Che la pietanza nostrana sia derivata da quella appena descritta? Gli storici gastronomici si interrogano, al riguardo. Fatto sta che, il Comune di Milano, con la delibera di Giunta datata 17 marzo 2008, ha assegnato la DE.CO. (Denominazione Comunale) alla Costoletta alla Milanese; non alla cotoletta.
Altro giro, altra corsa…
Anche Vienna diceva la sua. La Wiener Schnitzel lascia, alle proprie spalle, parecchi dubbi.
Leggenda vuole che il Conte Attems, aiutante del famoso generale Radetzky, ai primi dell’800 cenasse nella città meneghina e gli venisse servita proprio la cotoletta impanata. Ne rimase talmente affascinato, da evocarne la piacevolezza in una lettera. Rappresentava, a suo dire, uno “straordinario piatto, a base di vitello, impanato nell’uovo e fritto nel burro”. Da lì, l’esportazione in Austria.
Sebbene, panatura e frittura risultassero, sul posto, una consuetudine, fin dal 1719, c’è da sottolineare la diversità, nell’espressione delle due fettine. Se l’interpretazione nostrana prevede esclusivamente carne di vitello cotta nel burro chiarificato – ma la si può servire sia spessa sia sottile, con o senza osso – la wiener schitzel è sempre e solo sottile, sempre senza osso ed è di maiale. Inoltre, viene cucinata nello strutto.
Per preparare una vera cotoletta alla Milanese scegliete, pertanto, carne esclusivamente di vitello da latte; adoperate burro chiarificato e uova freschissime.
L’osso – è sottinteso – sarebbe preferibile lasciarlo. Controversa, invece, la presenza delle fettine di limone, dileggiata dai puristi. Il gusto, tuttavia, rimane personale.
COTOLETTA ALLA MILANESE
Ingredienti, per 4 persone:
- 4 costolette di vitello da latte (lombata), dello spessore di circa 2-3 cm
- 150-170 grammi di burro chiarificato
- 2 uova fresche di grandezza media o 3 grandi
- 200 grammi, circa, di pane grattugiato
- Sale
- Limone (facoltativo)
Preparazione:
In primo luogo, eliminate il grasso visibile dalle fettine, ed incidetela sui bordi, poi battetela, leggermente. Questa operazione servirà a non far sollevare le costolette, mentre sono in cottura.

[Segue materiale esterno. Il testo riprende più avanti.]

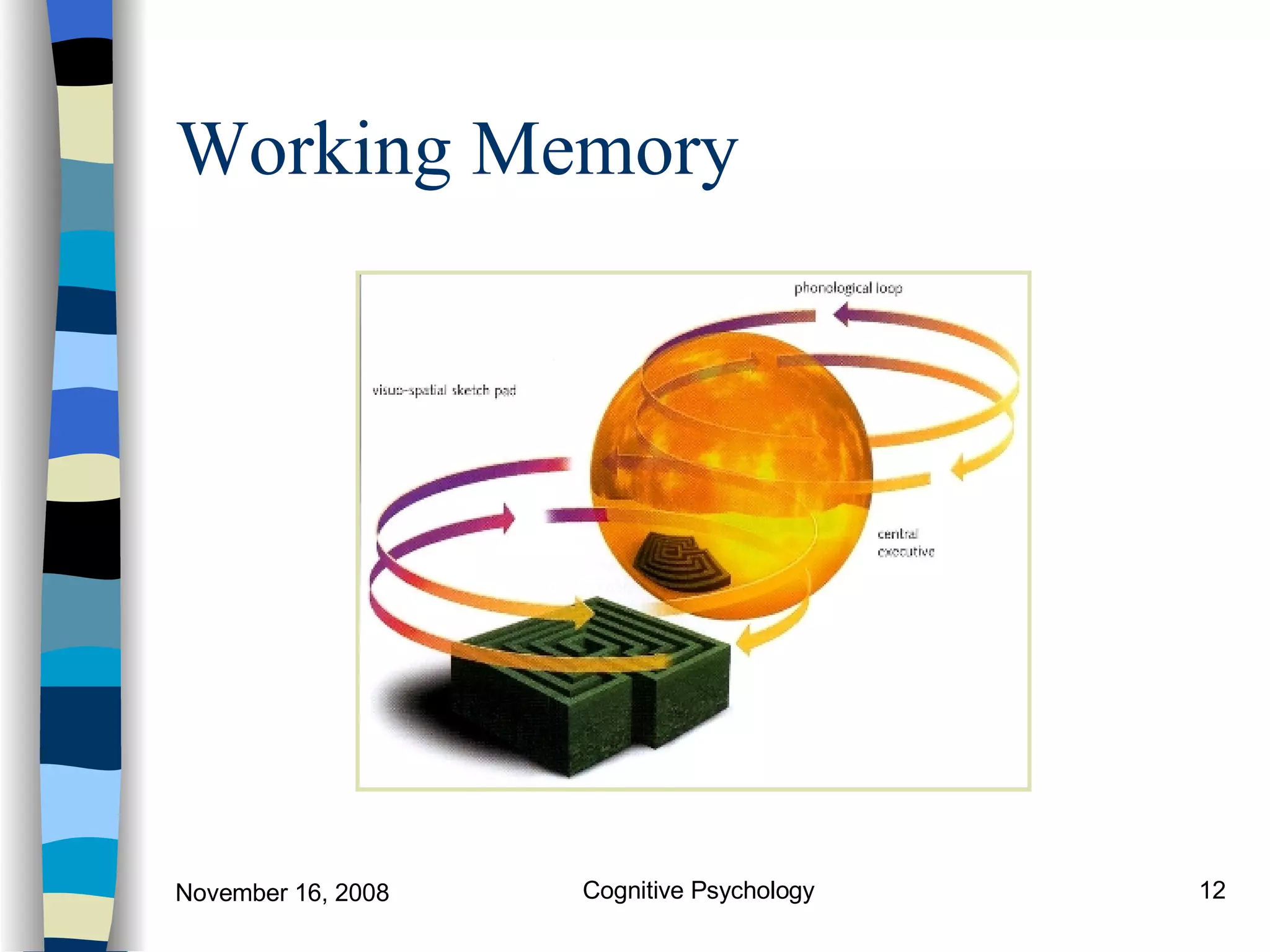 Working Memory

phonological loop

visuo-spatial sketch pad

central executive

November 16, 2008

Cognitive Psychology

12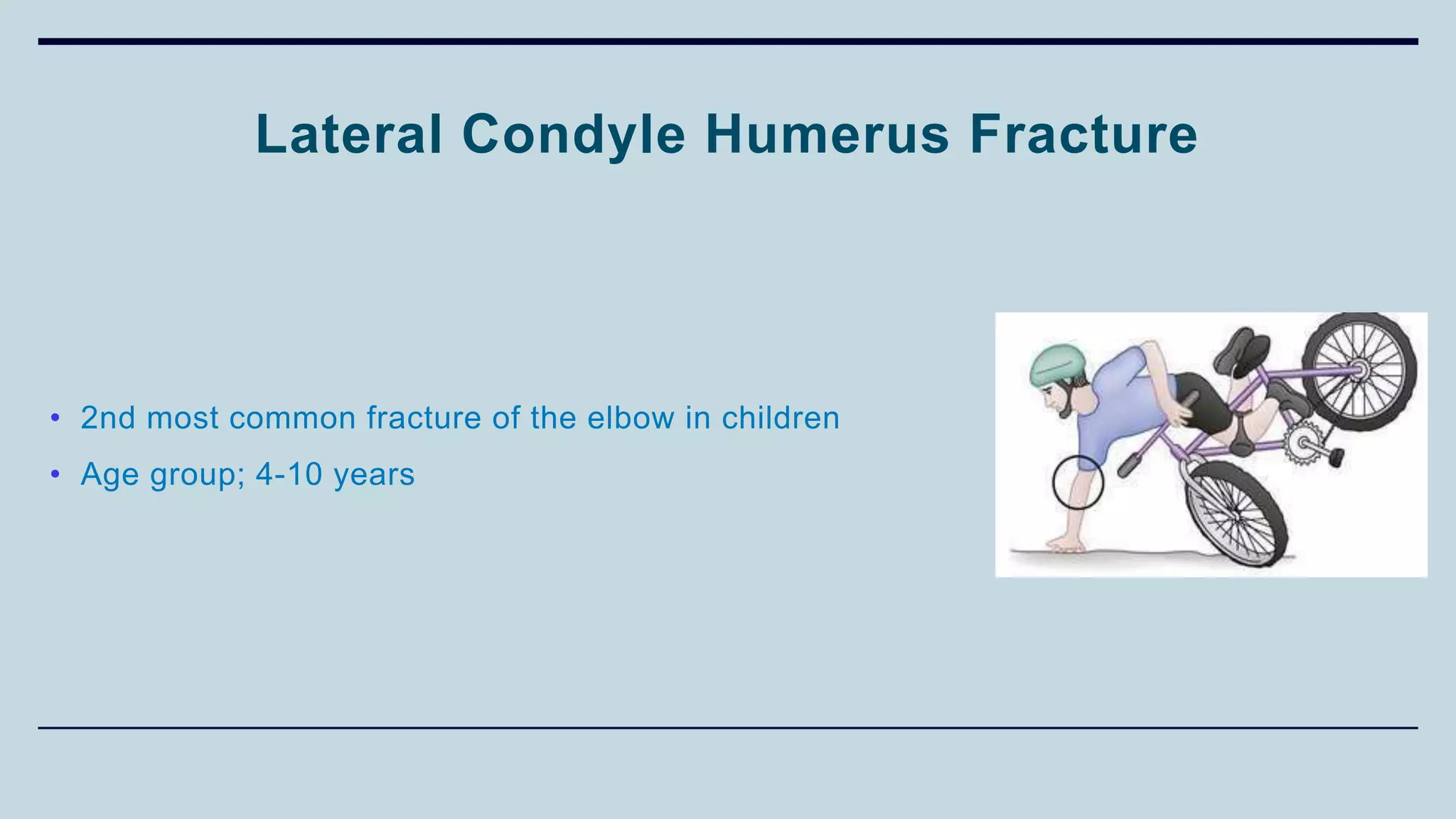 Lateral Condyle Humerus Fracture

• 2nd most common fracture of the elbow in children
• Age group; 4-10 years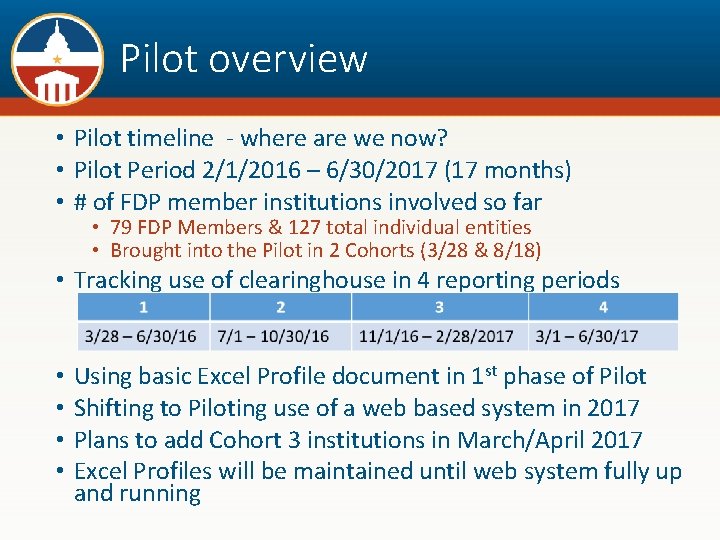 Pilot overview

• Pilot timeline - where are we now?
• Pilot Period 2/1/2016 – 6/30/2017 (17 months)
• # of FDP member institutions involved so far
  • 79 FDP Members & 127 total individual entities
  • Brought into the Pilot in 2 Cohorts (3/28 & 8/18)
• Tracking use of clearinghouse in 4 reporting periods

| 1 | 2 | 3 | 4 |
|---|---|---|---|
| 3/28 – 6/30/16 | 7/1 – 10/30/16 | 11/1/16 – 2/28/2017 | 3/1 – 6/30/17 |

• Using basic Excel Profile document in 1$^{st}$ phase of Pilot
• Shifting to Piloting use of a web based system in 2017
• Plans to add Cohort 3 institutions in March/April 2017
• Excel Profiles will be maintained until web system fully up and running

Battete le uova in un recipiente, servendovi di una frusta o di una forchetta. A questo punto, immergete le fettine nel battuto. Passatele, quindi, nel pangrattato. Se ottenuto da grissini, conferisce maggior croccantezza.
Inserite il burro in padella e, appena sarà sciolto e schiumoso, sarà la volta delle costolette. Fate friggere, due o tre minuti per lato. Quando il colore sarà dorato, sollevatele dalla padella e mettetele ad asciugare, su un piatto foderato con carta assorbente. Salate, aggiungete o meno la fettina di limone e portate in tavola, a pietanza ben calda.